With regard to restructuring, we now expect 2014 restructuring expense to be about $55 million, which is slightly above our previous guidance as we continue to improve the competitiveness of our business in Europe.

With that, I’ll now hand the call across to Joe to discuss our financial results in further detail.

Joe Cantie

Thank you, john and good morning to everyone. Hopefully you had a chance to review our first quarter results that were posted earlier this morning. You see that we carried the positive momentum of last year’s financial results into the first quarter, which demonstrates the positive impact of increasing demand for TRW’s technologies.

We had a very good quarter on many fronts. A quick recap of the key highlights for the quarter just completed include sales of $4.4 billion, a best ever first quarter sales level and an increase of 5% compared with same period last year. We had an operating profit of $328 million and a margin of 7.4% after excluding restructuring charges, an increase from the prior year level of 6.9%. And earnings per share were $1.68 on a GAAP basis and $1.81 after excluding the special items.
####################
## Work order
According to the earnings call remarks, what operating margin did the company report for the first quarter after excluding restructuring charges? Please give the figure.

## Available data
####################
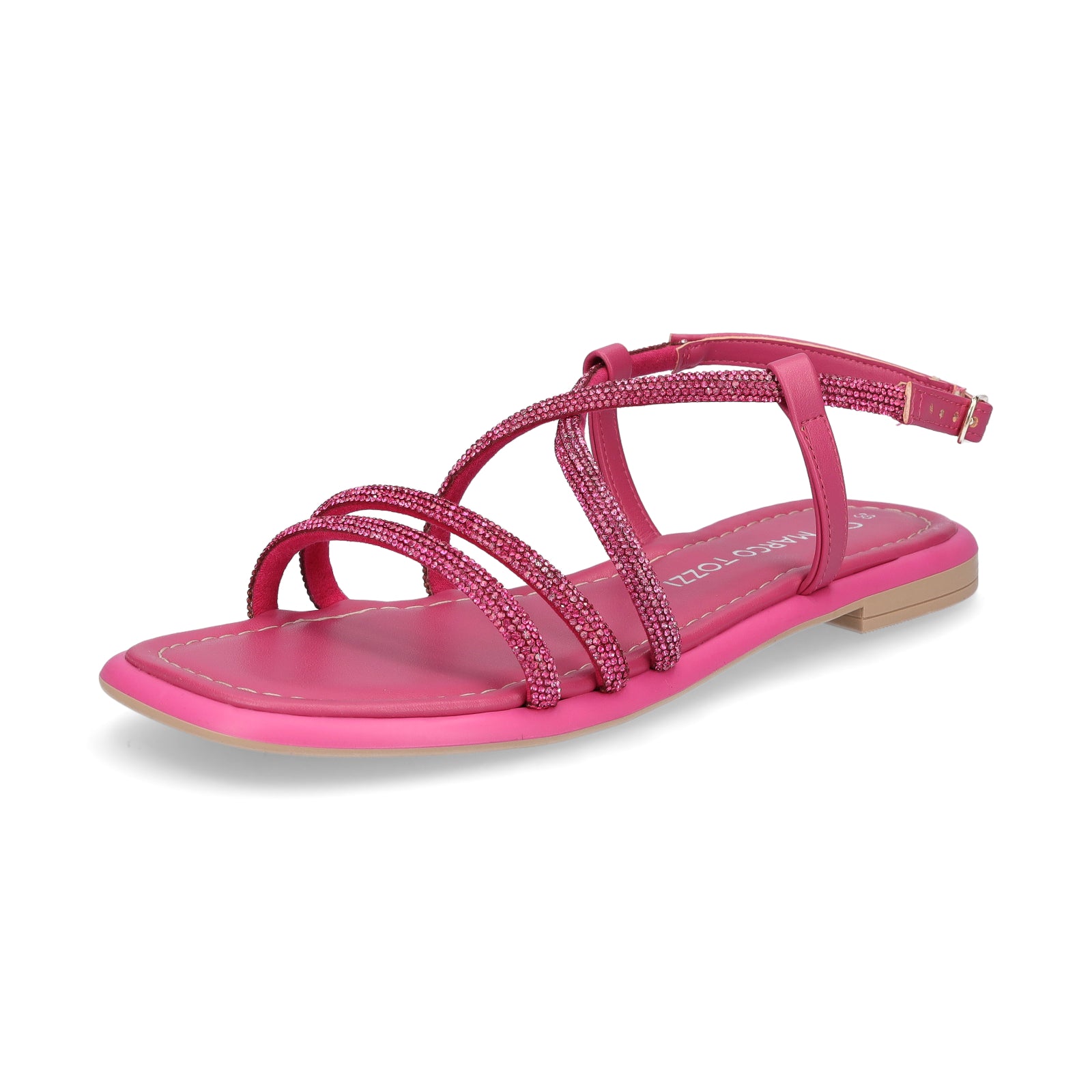 Marco Tozzi Damen Sandale pink Glitzer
####################
## Answer to the problem
7.4%